Kapolri menyesalkan kejadian tersebut dan berharap hal seperti itu tidak terulang kembali. Dia mengatakan bahwa seharusnya insiden tersebut dapat dihindari. “Situasi di lapangan memang cukup ramai, namun seharusnya ada SOP yang dapat dijalankan tanpa perlu tindakan fisik maupun verbal,” tuturnya.
Dalam video yang beredar, Sigit menyampaikan bahwa pers merupakan mitra kerja Polri. Dia berharap kejadian tersebut tidak terulang dan kerjasama yang baik antara Polri dan pers dapat terus ditingkatkan untuk melayani masyarakat.
Ketua Pewarta Foto Indonesia (PFI) Semarang, Dhana Kencana, menjelaskan kronologi kejadian di mana seorang ajudan Kapolri diduga melakukan kekerasan terhadap wartawan. Kejadian bermula saat Kapolri menyapa seorang penumpang yang menggunakan kursi roda.

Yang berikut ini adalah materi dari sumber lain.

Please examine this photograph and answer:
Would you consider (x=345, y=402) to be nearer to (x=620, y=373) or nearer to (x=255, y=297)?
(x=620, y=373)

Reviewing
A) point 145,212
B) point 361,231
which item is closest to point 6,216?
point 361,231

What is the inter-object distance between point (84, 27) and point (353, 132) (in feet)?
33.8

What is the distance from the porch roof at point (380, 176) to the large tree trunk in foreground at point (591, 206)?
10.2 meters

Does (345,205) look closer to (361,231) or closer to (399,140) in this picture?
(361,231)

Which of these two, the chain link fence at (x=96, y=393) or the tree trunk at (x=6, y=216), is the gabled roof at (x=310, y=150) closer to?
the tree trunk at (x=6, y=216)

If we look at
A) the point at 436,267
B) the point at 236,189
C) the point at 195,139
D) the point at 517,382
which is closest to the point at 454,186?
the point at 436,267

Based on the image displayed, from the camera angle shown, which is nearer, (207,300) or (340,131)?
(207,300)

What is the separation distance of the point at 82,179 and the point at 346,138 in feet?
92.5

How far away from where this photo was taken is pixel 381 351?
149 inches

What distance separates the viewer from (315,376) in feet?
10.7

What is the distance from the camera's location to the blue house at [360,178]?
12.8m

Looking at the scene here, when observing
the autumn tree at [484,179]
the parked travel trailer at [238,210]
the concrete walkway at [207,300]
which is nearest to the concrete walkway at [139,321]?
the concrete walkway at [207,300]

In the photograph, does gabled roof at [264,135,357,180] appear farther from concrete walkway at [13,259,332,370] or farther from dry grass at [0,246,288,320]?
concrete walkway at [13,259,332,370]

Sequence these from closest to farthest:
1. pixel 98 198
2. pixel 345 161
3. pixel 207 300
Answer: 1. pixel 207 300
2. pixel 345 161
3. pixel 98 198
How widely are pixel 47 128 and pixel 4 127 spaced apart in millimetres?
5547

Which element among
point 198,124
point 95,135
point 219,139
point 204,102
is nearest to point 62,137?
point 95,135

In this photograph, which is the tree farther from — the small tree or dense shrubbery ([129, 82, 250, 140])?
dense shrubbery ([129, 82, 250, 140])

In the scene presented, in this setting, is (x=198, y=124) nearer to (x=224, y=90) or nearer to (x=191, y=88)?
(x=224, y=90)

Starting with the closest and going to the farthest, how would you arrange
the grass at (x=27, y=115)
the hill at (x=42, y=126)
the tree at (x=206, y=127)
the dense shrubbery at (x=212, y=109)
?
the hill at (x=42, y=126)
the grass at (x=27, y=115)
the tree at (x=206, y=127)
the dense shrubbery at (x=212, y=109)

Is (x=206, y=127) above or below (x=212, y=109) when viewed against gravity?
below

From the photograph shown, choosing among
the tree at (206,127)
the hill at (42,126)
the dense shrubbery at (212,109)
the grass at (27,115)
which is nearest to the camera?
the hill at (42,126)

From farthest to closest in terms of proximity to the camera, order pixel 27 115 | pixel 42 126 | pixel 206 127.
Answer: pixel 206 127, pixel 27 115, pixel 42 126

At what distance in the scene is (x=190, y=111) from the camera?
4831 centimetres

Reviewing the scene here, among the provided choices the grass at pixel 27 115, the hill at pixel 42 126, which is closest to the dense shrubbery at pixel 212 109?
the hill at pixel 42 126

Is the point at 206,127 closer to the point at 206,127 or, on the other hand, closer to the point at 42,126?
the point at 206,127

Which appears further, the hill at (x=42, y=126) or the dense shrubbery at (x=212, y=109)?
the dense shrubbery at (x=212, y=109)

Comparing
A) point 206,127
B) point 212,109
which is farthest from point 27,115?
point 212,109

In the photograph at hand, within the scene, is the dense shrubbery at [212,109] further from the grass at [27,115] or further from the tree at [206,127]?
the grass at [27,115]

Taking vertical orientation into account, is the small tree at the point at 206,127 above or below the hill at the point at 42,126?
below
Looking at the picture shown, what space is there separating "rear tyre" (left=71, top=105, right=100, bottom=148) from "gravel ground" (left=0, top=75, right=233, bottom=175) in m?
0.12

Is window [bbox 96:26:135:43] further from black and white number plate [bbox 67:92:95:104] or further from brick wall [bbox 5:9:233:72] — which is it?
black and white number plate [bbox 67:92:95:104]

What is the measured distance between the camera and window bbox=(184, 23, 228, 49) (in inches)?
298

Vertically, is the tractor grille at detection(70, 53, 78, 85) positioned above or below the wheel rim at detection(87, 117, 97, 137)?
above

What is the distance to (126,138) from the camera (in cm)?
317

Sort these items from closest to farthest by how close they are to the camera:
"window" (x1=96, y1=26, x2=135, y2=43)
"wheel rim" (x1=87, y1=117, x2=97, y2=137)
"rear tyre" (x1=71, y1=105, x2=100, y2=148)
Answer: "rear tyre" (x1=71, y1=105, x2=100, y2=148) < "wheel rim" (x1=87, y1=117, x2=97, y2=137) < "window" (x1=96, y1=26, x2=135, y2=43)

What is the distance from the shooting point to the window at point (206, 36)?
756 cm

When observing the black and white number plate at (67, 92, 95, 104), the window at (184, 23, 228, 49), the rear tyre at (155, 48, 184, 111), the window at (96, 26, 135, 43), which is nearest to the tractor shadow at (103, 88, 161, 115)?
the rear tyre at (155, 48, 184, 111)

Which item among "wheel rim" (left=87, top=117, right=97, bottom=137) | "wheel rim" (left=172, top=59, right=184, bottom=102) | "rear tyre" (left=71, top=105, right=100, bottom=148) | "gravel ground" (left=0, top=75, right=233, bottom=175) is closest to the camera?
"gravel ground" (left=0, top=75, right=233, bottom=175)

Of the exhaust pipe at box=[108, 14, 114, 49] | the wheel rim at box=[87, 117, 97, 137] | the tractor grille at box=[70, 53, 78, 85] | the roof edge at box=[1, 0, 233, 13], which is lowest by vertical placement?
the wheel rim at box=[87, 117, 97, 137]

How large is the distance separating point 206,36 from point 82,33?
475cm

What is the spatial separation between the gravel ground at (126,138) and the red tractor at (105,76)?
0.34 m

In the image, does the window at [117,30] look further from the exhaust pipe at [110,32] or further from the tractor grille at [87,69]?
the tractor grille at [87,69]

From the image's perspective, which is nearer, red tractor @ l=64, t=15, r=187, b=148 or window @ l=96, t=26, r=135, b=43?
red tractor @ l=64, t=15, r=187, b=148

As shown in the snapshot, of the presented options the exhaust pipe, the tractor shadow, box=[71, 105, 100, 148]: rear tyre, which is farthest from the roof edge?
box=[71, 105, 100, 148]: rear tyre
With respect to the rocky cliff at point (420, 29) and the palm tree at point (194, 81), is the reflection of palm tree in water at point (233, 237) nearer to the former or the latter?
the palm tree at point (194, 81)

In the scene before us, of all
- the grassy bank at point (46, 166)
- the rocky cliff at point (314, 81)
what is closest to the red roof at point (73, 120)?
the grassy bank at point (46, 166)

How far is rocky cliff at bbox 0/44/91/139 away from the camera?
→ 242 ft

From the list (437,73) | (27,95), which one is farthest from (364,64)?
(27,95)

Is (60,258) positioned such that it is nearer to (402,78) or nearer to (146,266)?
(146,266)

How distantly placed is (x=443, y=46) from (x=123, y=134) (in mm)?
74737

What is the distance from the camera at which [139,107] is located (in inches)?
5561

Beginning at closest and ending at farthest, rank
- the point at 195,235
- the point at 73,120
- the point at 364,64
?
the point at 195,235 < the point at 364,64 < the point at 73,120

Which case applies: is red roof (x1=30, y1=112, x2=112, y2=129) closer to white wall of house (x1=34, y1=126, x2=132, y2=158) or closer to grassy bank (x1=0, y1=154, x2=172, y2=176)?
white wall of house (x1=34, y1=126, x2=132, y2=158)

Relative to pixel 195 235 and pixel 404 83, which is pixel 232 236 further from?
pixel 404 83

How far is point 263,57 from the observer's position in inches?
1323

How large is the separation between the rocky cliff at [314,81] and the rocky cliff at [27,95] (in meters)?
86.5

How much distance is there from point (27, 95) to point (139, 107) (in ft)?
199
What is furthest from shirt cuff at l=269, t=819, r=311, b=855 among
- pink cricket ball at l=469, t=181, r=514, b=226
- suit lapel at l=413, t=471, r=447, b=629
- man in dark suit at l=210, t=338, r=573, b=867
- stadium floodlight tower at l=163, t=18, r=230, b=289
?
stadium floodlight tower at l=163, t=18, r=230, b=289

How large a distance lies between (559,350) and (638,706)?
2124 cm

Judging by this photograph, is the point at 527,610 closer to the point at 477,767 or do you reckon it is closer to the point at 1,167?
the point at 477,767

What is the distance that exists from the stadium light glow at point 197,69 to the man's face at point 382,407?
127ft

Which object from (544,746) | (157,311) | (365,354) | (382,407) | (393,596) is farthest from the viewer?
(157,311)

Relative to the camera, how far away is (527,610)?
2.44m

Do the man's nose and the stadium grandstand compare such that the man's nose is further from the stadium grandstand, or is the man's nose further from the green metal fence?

“Beberapa jurnalis dan humas dari berbagai lembaga mengambil gambar dari jarak yang wajar. Namun, salah satu ajudan meminta mereka untuk mundur dengan cara yang kasar,” ujar Dhana dalam keterangan pers PFI Semarang yang diterima oleh redaksi Pinrangpost.com, Minggu (6/4/2025).
Dhana melanjutkan, setelah mengetahui hal tersebut, seorang pewarta foto dari Kantor Berita Antara Foto, Makna Zaezar, beranjak ke sekitar peron. Namun, ajudan tersebut menghampiri Makna dan melakukan kekerasan dengan memukul kepala Makna.
Setelah kejadian tersebut, ajudan tersebut mengancam beberapa jurnalis dengan kata-kata “kalian pers, saya tempeleng satu-satu.” Beberapa jurnalis lain juga mengalami dorongan dan intimidasi fisik, bahkan ada yang dicekik. Tindakan tersebut menimbulkan trauma, sakit hati, dan merendahkan bagi para korban, serta membuat keresahan di kalangan jurnalis lainnya yang merasa tidak aman dalam menjalankan tugas mereka.
“Peristiwa kekerasan tersebut merupakan pelanggaran Pasal 18 ayat (1) Undang-Undang RI Nomor 40 Tahun 1999 tentang Pers. Kekerasan terhadap jurnalis adalah ancaman terhadap kebebasan pers dan demokrasi,” lanjutnya.